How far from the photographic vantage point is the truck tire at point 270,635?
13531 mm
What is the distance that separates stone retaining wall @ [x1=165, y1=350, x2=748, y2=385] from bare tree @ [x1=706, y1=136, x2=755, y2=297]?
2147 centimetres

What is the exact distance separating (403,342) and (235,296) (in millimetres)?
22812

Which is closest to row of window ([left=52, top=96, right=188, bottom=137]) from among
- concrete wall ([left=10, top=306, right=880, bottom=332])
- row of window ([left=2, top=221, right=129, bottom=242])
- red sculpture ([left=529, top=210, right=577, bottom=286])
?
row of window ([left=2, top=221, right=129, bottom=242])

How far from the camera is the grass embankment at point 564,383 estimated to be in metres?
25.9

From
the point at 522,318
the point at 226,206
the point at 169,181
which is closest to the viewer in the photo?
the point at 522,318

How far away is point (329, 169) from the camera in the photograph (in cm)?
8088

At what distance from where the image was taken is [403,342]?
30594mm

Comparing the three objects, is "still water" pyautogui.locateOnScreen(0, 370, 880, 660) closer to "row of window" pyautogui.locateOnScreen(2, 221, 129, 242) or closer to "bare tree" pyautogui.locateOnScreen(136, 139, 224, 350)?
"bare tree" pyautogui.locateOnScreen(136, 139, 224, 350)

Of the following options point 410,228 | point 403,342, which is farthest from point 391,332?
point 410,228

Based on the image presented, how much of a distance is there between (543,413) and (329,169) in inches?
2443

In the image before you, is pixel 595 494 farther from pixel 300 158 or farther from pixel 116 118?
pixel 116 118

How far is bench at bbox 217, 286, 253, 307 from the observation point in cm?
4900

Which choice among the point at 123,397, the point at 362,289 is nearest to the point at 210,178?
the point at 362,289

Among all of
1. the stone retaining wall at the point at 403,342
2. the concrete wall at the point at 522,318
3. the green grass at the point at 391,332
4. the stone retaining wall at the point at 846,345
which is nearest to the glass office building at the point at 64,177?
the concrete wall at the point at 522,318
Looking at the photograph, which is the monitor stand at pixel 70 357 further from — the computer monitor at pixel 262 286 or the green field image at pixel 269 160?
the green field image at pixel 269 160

WHAT THIS TASK INVOLVES:
Please print all of the entries above verbatim, with no changes to any line.

EXERCISE OUTPUT:
How far from the photographic vantage point is the truck tire at point 270,635?
13531 mm
What is the distance that separates stone retaining wall @ [x1=165, y1=350, x2=748, y2=385] from bare tree @ [x1=706, y1=136, x2=755, y2=297]?
2147 centimetres

What is the exact distance separating (403,342) and (235,296) (in millimetres)?
22812

Which is closest to row of window ([left=52, top=96, right=188, bottom=137]) from among
- concrete wall ([left=10, top=306, right=880, bottom=332])
- row of window ([left=2, top=221, right=129, bottom=242])
- red sculpture ([left=529, top=210, right=577, bottom=286])
?
row of window ([left=2, top=221, right=129, bottom=242])

How far from the camera is the grass embankment at point 564,383 estimated to be in metres?
25.9

From
the point at 522,318
the point at 226,206
the point at 169,181
which is closest to the viewer in the photo?
the point at 522,318

How far away is point (329, 169) from the camera in the photograph (in cm)?
8088

At what distance from where the image was taken is [403,342]?
30594mm

Comparing the three objects, is "still water" pyautogui.locateOnScreen(0, 370, 880, 660) closer to "row of window" pyautogui.locateOnScreen(2, 221, 129, 242) or closer to "bare tree" pyautogui.locateOnScreen(136, 139, 224, 350)?
"bare tree" pyautogui.locateOnScreen(136, 139, 224, 350)

Of the following options point 410,228 | point 403,342, which is farthest from point 391,332?
point 410,228

Based on the image presented, how much of a distance is there between (543,413) and (329,169) in inches?
2443

In the image before you, is pixel 595 494 farther from pixel 300 158 or farther from pixel 116 118?
pixel 116 118

How far is bench at bbox 217, 286, 253, 307 from the observation point in cm?
4900

Which choice among the point at 123,397, the point at 362,289 is nearest to the point at 210,178?
the point at 362,289

Among all of
1. the stone retaining wall at the point at 403,342
2. the concrete wall at the point at 522,318
3. the green grass at the point at 391,332
4. the stone retaining wall at the point at 846,345
which is nearest to the glass office building at the point at 64,177?
the concrete wall at the point at 522,318
Looking at the photograph, which is the monitor stand at pixel 70 357 further from — the computer monitor at pixel 262 286 or the green field image at pixel 269 160?
the green field image at pixel 269 160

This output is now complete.